Once the vote on the 400 block was done, there was a “recess” of a few minutes while over half of those stuffing the council chambers who only attended for Reason #1 left.  Once the meeting started back up, the Mayor then, out of respect for the 30 or so people there for the 25th Street apartment issue, moved it up on the agenda. After much discussion on everything from Wausau’s comprehensive plan to apartment vacancy rates to legislative procedure, the approval came to a 6-6 vote, and was approved when the Mayor broke the tie.

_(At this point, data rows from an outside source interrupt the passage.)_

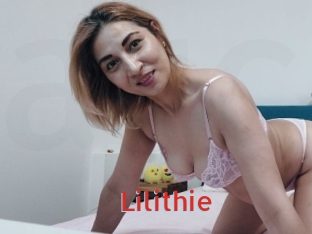 Lilithie
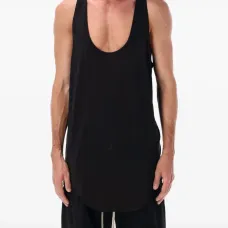 Хлопковая майка Anthem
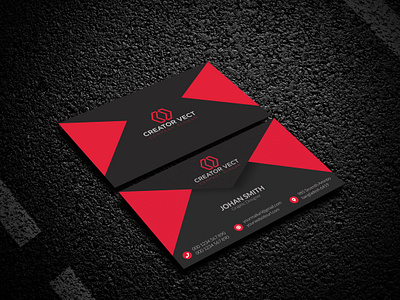 Business card design a business card template business card ai template business card alternative business card american psycho business card app business card aspect ratio business card avery business card avery template business card examples business card holder business card ideas business card maker business card printing business card size business card template business card template word business cards business cards near me business cards online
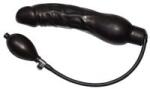 ORION Balon din latex Dildo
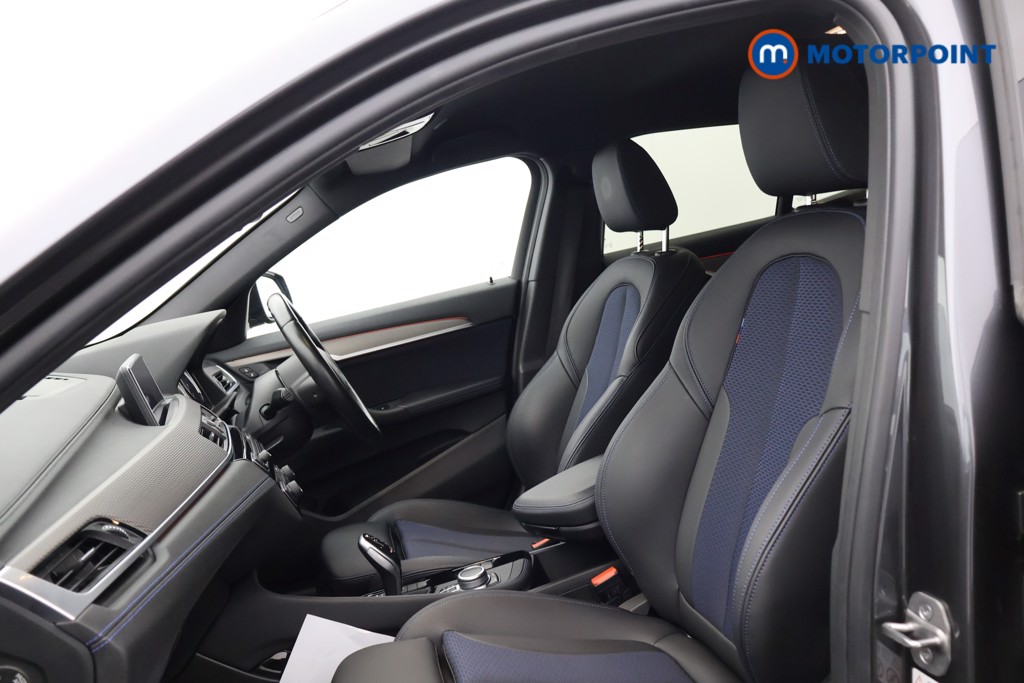 Used BMW X2 2021 for sale - 76426042: Photo 32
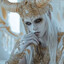Belial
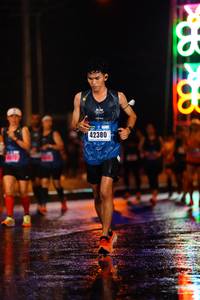 BIB: 42380
                            <button type="button" onclick="openModal(17299924)" class="btn btn-primary btn-sm float-right btn-popup" data-toggle="modal" data-target=".modal-high-quality">
                        <i class="fas fa-shopping-cart"></i> Add to Cart
                    </button>
                                            <button type="button" onclick="isThisMe(17299924, true)" class="btn btn-success btn-sm float-right btn-popup btn-isme hidden" data-toggle="tooltip" data-placement="bottom" title="นี่คือรูปของคุณใช่ไหม คลิกที่นี่เพื่อเอาเข้าอัลบั้ม">
                        <i class="fas fa-plus"></i> Add to album
                    </button>
                    <button type="button" onclick="isThisMe(17299924, false)" class="btn btn-warning btn-sm float-right btn-popup btn-isnotme hidden">
                        <i class="fas fa-ban"></i> Remove from album
                    </button>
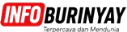 Info Burinyay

I am actually somewhat surprised that I wasn’t called to the podium to answer questions because shortly after the meeting, two members of city staff as well as three different council members had questions of me concerning this issue.

NOTE – CITIZEN WAUSAU NEWS EXCLUSIVE!!!

Something that just occurred to me and I hope someone reviews the minutes and/or tape of the meeting.  This item had two agenda items.  There was the proposal to amend the general development plan to allow for the apartments, which is what was approved with the Mayor’s tie-breaking vote.  However, there was also the following item on the agenda where if the general development plan change was approved, the Council must now also approve the “Precise Implementation Plan” for this development in order for it to proceed.  In all the excitement of that tie vote, I don’t honestly remember that the Precise Plan was ever voted on or approved?

Other interesting parts of the council meeting included the decision by the City to walk away from Veolia after this year ends and go with a different, smaller, more “local” garbage hauler. The biggest concerns that a couple of council members had was that the new hauler (Northern Waste) wouldn’t be able to “ramp up” in time.  I assume people somehow associated with Veolia were in the audience because as the question was asked by Gale if they (Northern Waste) would be able to get the trucks they need by January 1st because there is often a lead time, I heard at least three people voice behind me that it can’t be done.  I was actually surprised to learn that to service Wausau, only 6 garbage trucks are needed.  For personal reasons, I was VERY pleased with the Council’s decision.

Also on the agenda was a new ordinance to limit rummage/garage sales within city limits.  Such sales would be restricted to no more than 4 days in row, no more than 4 times each year, and at least a month between sales.  When this first came up, there was significant public outcry so a public hearing was held to get input.  At that hearing, literally no one showed up to testify, for or against.  During the council meeting there was a proposed amendment to change part of it, and a different council member had stated they were thinking about amending it but in a different way.  Because the urgency of this ordinance is really not a huge deal, Hadley asked that it just be sent back to committee so they would work out the concerns.

So… I went to the council meeting for the primary purpose of to be entertained, and I was. By the way, yes.  My three items on the agenda were passed with a unanimous vote with no discussion.